Detection Method:Sandwich
Test principle:This assay employs a two-site sandwich ELISA to quantitate EGFL7 in samples. An antibody specific for EGFL7 has been pre-coated onto a microplate. Standards and samples are pipetted into the wells and anyEGFL7 present is bound by the immobilized antibody. After removing any unbound substances, a biotin-conjugated antibody specific for EGFL7 is added to the wells. After washing, Streptavidin conjugated Horseradish Peroxidase (HRP) is added to the wells. Following a wash to remove any unbound avidin-enzyme reagent, a substrate solution is added to the wells and color develops in proportion to the amount of EGFL7 bound in the initial step. The color development is stopped and the intensity of the color is measured.

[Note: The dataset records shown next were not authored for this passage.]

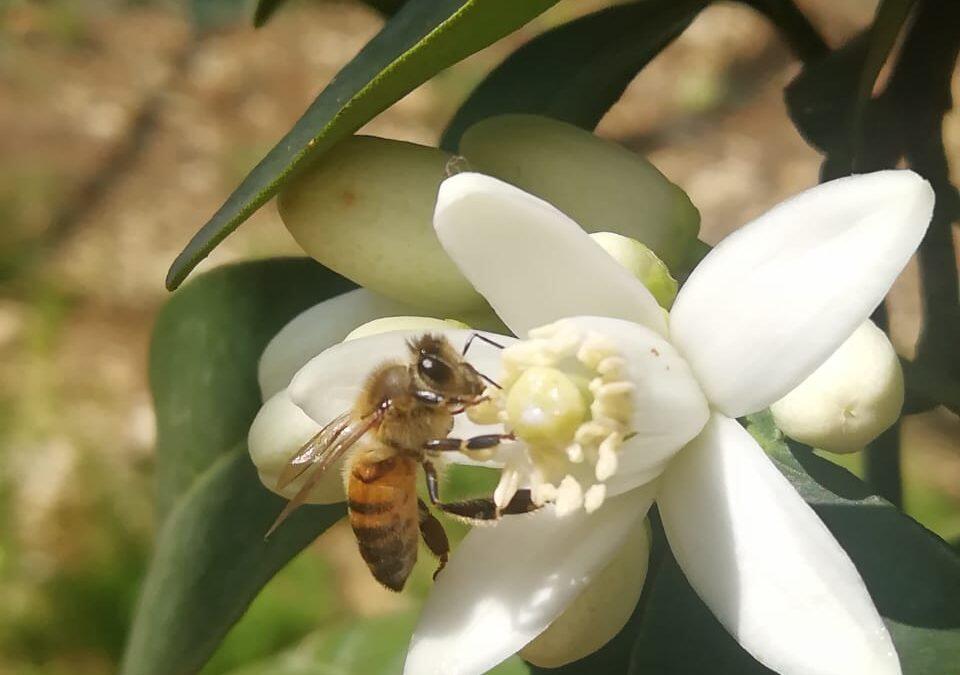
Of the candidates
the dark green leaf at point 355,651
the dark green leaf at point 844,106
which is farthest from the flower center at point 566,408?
the dark green leaf at point 355,651

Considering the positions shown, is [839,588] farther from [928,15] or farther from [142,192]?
[142,192]

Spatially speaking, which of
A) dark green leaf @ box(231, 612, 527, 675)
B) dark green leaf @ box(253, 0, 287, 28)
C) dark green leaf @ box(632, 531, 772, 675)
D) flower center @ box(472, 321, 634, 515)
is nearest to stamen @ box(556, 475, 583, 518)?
flower center @ box(472, 321, 634, 515)

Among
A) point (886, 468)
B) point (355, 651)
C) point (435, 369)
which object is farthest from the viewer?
point (355, 651)

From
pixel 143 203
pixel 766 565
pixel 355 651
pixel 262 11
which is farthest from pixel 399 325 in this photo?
pixel 143 203

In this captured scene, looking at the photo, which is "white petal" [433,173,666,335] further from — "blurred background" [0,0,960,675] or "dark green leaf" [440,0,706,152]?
"blurred background" [0,0,960,675]

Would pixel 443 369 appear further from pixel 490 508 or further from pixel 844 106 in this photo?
pixel 844 106
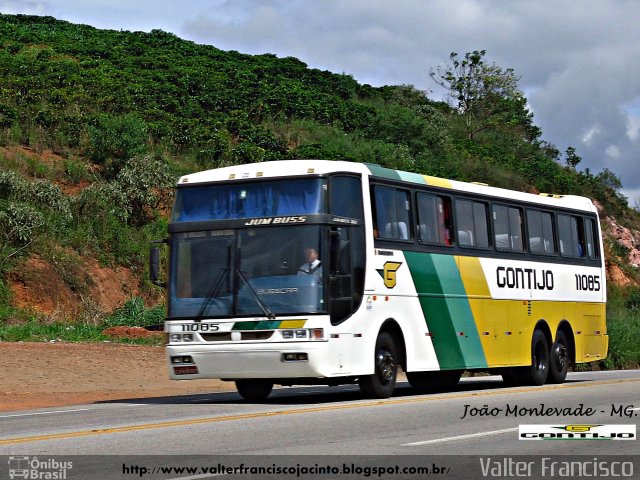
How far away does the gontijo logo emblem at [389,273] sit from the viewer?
61.9 feet

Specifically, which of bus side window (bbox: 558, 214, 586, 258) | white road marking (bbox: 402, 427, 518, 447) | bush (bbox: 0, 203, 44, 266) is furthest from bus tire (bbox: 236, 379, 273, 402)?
bush (bbox: 0, 203, 44, 266)

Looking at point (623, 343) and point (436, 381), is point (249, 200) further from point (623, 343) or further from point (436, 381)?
point (623, 343)

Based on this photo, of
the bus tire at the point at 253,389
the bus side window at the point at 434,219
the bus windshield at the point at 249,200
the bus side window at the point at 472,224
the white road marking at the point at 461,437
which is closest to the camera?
the white road marking at the point at 461,437

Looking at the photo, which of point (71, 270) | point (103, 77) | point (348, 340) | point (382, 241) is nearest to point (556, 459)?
point (348, 340)

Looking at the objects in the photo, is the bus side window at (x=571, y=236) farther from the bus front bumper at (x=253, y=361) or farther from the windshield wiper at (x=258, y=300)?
the windshield wiper at (x=258, y=300)

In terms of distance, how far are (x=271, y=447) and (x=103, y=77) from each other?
50117mm

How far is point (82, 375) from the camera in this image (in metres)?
26.1

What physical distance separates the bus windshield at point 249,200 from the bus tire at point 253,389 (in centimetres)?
301

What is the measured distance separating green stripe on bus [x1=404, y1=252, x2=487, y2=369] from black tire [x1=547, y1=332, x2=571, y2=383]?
10.2 feet

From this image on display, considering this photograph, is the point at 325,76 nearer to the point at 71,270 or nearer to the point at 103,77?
the point at 103,77

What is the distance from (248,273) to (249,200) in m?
1.20

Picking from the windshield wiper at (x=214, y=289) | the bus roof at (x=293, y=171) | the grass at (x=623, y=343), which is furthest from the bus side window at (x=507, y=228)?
the grass at (x=623, y=343)

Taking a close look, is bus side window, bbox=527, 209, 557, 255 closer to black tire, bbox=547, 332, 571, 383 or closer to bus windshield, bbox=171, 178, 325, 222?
black tire, bbox=547, 332, 571, 383

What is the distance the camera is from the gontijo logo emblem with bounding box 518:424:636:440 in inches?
495
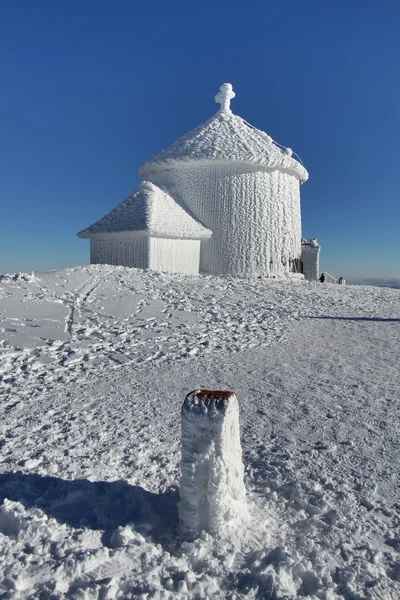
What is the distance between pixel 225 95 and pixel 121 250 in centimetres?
841

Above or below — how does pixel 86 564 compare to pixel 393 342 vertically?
below

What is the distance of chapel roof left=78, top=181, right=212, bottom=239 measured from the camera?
15.2 meters

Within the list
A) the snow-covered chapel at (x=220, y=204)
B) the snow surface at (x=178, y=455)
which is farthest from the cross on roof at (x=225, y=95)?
the snow surface at (x=178, y=455)

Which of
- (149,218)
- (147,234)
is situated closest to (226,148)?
(149,218)

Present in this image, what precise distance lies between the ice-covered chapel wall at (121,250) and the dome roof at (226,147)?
3.97 metres

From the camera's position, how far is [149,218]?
15.1 meters

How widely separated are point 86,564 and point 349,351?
5.68m

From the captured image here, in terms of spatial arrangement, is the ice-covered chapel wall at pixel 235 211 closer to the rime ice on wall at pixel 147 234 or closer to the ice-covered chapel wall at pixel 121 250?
the rime ice on wall at pixel 147 234

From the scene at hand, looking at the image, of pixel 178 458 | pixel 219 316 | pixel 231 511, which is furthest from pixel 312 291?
pixel 231 511

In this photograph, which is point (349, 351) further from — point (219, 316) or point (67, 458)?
point (67, 458)

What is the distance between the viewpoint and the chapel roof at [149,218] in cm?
1521

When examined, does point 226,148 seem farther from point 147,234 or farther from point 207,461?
point 207,461

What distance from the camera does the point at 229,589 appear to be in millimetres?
2393

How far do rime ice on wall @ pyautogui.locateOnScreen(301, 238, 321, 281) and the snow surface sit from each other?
50.7 feet
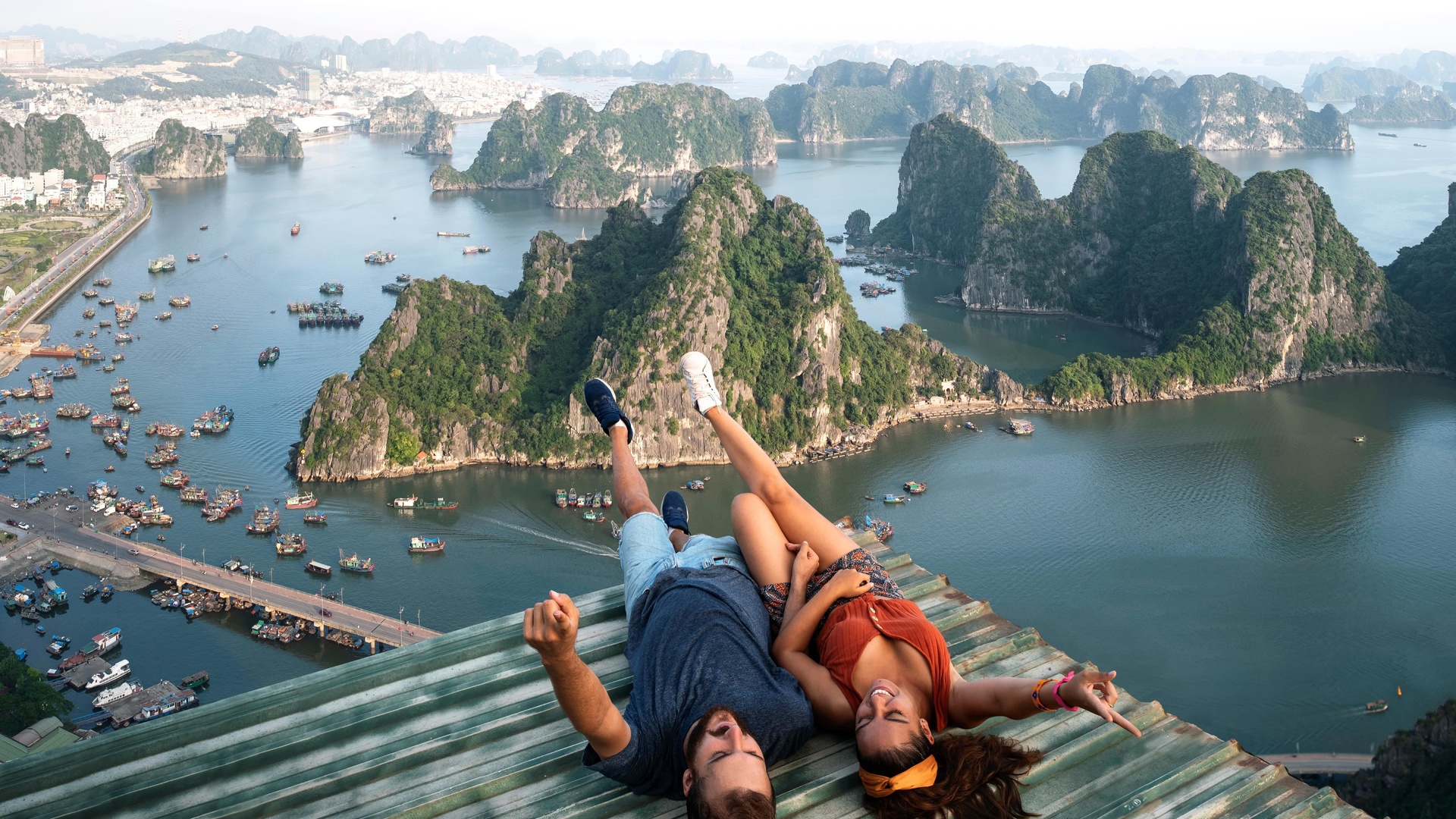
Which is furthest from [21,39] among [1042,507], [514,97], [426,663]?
[426,663]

Product Overview:The deduced 275-amino acid protein has a calculated molecular mass of 29.8 kD. The mouse and human EGFL7 proteins both contain an N-terminal cleavable signal peptide followed by 2 epidermal growth factor (EGF)-like domains, and they share 78% amino acid identity. Northern blot analysis detected a transcript of about 1.6 kb only in mouse heart, lung, and kidney. In situ hybridization showed mouse Egfl7 expressed at embryonic day 7.5 exclusively in the primitive blood islands where the first endothelial cells differentiate, and later in endothelial cells of a wide range of tissues. Fluorescence-labeled Egfl7 was expressed in the endoplasmic reticulum of transfected mouse fibroblasts, and it was secreted into the culture medium.